Starting at the line that contains "Given the image", copy each line through the final one exactly as written.

> _Data supplied_:

begin

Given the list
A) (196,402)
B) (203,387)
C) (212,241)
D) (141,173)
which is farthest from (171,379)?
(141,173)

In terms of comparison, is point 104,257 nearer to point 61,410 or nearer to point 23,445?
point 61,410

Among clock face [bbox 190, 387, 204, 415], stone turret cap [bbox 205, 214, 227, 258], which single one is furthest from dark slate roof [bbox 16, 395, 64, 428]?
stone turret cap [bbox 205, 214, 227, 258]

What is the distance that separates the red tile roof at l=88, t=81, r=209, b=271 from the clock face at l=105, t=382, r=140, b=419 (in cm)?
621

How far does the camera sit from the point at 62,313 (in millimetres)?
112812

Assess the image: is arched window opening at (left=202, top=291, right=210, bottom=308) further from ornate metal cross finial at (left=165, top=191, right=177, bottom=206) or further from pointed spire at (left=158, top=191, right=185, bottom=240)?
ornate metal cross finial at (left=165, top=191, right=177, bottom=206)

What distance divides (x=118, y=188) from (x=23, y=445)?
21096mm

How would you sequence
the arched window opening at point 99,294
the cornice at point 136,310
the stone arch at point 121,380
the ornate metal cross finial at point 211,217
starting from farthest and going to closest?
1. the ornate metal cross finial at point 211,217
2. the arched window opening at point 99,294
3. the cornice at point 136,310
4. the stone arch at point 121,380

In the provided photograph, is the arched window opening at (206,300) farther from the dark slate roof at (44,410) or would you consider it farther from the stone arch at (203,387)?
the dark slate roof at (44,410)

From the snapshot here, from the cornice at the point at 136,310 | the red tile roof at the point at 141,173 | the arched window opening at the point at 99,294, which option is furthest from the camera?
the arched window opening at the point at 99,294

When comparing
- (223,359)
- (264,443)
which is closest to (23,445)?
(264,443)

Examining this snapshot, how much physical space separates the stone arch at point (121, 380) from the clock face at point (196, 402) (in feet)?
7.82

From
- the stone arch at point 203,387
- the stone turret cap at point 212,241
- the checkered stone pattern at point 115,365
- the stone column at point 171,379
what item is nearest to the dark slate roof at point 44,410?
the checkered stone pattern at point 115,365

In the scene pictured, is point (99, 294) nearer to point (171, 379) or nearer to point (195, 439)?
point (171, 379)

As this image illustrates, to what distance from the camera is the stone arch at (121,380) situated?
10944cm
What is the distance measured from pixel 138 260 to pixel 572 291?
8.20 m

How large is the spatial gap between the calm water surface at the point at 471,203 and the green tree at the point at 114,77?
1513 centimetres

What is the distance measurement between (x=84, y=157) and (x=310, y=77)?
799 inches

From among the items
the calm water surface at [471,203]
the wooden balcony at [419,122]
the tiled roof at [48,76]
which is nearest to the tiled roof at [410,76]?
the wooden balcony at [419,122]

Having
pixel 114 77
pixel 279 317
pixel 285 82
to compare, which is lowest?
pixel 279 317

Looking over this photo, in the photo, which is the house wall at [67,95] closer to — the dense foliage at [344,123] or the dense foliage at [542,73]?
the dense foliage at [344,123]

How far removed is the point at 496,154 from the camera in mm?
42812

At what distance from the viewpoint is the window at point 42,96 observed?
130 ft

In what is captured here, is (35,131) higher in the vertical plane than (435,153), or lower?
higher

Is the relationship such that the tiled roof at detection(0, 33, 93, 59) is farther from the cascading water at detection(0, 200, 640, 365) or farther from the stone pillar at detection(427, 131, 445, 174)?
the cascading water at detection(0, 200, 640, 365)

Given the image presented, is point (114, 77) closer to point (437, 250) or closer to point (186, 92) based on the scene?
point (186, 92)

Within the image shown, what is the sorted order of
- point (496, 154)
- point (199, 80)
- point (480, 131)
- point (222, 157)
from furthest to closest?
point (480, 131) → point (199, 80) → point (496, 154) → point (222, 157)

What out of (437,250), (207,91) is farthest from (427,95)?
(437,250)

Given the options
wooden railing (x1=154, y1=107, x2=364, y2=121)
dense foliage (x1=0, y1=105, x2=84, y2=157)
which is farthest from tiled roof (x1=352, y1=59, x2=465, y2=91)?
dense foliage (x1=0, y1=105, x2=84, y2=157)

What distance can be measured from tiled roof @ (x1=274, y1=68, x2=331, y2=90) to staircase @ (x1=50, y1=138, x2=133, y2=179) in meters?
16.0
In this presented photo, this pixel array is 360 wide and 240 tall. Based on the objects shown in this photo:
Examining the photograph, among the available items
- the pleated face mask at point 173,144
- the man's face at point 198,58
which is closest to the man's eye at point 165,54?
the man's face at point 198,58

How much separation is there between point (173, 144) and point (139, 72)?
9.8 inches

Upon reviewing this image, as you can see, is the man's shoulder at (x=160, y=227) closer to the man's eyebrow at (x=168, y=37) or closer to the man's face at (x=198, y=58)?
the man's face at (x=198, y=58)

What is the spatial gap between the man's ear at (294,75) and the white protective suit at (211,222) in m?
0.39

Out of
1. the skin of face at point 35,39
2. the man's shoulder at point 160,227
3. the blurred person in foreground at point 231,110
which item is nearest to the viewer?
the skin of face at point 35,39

end

> _Result for this task_:
Given the image presented, is point (114, 77) closer to point (437, 250) or closer to point (186, 92) based on the scene?
point (186, 92)

Within the image shown, what is the sorted order of
- point (496, 154)
- point (199, 80)
- point (480, 131)
- point (222, 157)
from furthest to closest?
point (480, 131) → point (199, 80) → point (496, 154) → point (222, 157)

What out of (437,250), (207,91) is farthest from (427,95)?
(437,250)

Given the options
wooden railing (x1=154, y1=107, x2=364, y2=121)
dense foliage (x1=0, y1=105, x2=84, y2=157)
which is farthest from tiled roof (x1=352, y1=59, x2=465, y2=91)?
dense foliage (x1=0, y1=105, x2=84, y2=157)

What distance can be measured from tiled roof @ (x1=274, y1=68, x2=331, y2=90) to staircase @ (x1=50, y1=138, x2=133, y2=179) in meters?
16.0
In this presented photo, this pixel array is 360 wide and 240 tall. Based on the objects shown in this photo:
Examining the photograph, among the available items
- the pleated face mask at point 173,144
- the man's face at point 198,58
which is closest to the man's eye at point 165,54?
the man's face at point 198,58

How much separation is there between point (173, 144) and point (139, 72)?
9.8 inches

Upon reviewing this image, as you can see, is the man's shoulder at (x=160, y=227) closer to the man's eyebrow at (x=168, y=37) or closer to the man's face at (x=198, y=58)?
the man's face at (x=198, y=58)

What is the spatial gap between the man's ear at (294,75) and the white protective suit at (211,222) in m?
0.39

Out of
1. the skin of face at point 35,39
2. the man's shoulder at point 160,227
3. the blurred person in foreground at point 231,110
which item is nearest to the viewer?
the skin of face at point 35,39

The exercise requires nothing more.